Normally, Rebecca didn’t pay much attention to identifying marks of anyone she’d had a fun tussle with in the dark, but this particular mark she recognized.
This one had absolutely no business whatsoever being here.
Not in the Midwest. Not in Chicago. Definitely not in an empty parking lot at the end of a back alley in Burnside.
What the fuck had she just stepped innow?
18
The mark was incredibly small, maybe a quarter of an inch wide at most, placed at the very base of the guy’s palm right above the wrist joint.
No wonder she hadn’t seen it until now.
Based on what she knew of marks like this, though, not to mention the kind of Xaharí old-worlders who generally used them, the mark might have also been applied with the sole purpose of remaining invisible until the magical it belonged to passed beyond the veil from this life.
Meant to show up only in death.
Meant to identify the bodies of the poor bastards who’d found themselves with a mark like that in the first place.
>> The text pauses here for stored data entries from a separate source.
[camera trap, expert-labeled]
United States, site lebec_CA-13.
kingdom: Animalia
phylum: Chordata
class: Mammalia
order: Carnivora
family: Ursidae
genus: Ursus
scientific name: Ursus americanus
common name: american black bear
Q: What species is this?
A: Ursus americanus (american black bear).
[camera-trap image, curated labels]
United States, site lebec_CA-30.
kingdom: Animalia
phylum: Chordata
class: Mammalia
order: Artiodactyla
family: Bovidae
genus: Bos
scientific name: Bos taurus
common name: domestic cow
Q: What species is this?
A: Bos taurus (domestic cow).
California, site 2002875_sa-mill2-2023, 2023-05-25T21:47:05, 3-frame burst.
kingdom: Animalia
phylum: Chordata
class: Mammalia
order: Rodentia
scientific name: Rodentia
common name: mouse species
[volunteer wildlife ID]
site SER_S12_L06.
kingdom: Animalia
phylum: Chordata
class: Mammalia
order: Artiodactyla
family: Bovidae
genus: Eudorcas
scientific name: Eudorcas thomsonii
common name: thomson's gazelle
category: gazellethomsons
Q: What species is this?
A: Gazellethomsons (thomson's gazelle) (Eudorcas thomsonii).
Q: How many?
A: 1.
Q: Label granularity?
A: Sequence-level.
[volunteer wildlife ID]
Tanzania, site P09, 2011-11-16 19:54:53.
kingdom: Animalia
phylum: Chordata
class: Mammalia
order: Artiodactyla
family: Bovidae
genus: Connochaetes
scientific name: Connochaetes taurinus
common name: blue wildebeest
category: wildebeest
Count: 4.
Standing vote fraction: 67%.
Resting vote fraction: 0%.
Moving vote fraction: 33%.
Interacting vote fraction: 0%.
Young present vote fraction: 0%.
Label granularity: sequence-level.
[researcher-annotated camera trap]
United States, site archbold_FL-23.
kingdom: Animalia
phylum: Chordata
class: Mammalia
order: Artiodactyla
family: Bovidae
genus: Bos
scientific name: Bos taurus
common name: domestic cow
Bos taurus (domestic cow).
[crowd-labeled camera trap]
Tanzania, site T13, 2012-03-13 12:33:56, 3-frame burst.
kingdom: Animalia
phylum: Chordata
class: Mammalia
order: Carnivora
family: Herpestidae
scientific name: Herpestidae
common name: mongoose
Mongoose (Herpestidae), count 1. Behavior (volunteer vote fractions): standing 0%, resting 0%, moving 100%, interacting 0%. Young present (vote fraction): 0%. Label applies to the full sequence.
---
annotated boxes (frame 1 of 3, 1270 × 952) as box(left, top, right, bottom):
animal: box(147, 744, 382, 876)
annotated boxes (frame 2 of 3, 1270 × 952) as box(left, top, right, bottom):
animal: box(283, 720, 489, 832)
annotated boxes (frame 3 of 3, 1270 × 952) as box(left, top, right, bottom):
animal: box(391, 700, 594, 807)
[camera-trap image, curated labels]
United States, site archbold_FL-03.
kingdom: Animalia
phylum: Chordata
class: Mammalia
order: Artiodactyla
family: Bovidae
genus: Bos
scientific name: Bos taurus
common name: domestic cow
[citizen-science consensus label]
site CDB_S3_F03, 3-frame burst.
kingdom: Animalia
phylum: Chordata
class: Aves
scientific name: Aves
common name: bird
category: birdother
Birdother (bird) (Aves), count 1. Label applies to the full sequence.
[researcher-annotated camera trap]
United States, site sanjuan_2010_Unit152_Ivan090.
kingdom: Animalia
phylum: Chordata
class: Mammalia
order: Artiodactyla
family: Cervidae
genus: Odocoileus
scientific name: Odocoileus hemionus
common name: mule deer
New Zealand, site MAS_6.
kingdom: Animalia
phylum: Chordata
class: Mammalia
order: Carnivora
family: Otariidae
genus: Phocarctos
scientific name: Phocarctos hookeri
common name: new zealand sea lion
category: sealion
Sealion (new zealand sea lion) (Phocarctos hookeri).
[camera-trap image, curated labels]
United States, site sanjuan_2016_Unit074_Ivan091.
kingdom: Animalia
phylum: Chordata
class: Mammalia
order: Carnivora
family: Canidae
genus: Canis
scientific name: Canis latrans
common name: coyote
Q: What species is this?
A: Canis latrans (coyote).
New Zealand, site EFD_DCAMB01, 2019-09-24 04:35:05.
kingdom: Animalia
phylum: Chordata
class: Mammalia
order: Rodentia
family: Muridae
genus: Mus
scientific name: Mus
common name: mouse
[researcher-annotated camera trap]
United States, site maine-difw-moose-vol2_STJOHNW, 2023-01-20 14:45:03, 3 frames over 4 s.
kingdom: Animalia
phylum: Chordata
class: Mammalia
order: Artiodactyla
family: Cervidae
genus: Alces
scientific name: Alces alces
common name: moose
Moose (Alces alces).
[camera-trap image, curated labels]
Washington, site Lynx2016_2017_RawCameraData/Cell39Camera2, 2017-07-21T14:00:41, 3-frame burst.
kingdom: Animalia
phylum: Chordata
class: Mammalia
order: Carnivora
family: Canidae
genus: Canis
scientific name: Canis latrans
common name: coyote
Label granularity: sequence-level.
It wasn’t a randomly chosen tattoo or a bit of fun, subtle body art. The Cruorcian couldn’t have put it there himself, either. That wasn’t how this kind of thing worked, just like cattle didn’t sear themselves with the brand of their rancher.
The magical chattel belonging to the Azyyt Ra’al didn’t bond themselves to their masters.
That bond was forged by force, branded on the wrist to mark the master’s property.
Boyd hadn’t just been some low-level thug trying to boost his reputation or take a random human’s terror for a little joyride at night. This guy had been a slave, his life forfeited into the service of the Azyyt Ra’al. Most likely by force and entirely against his will.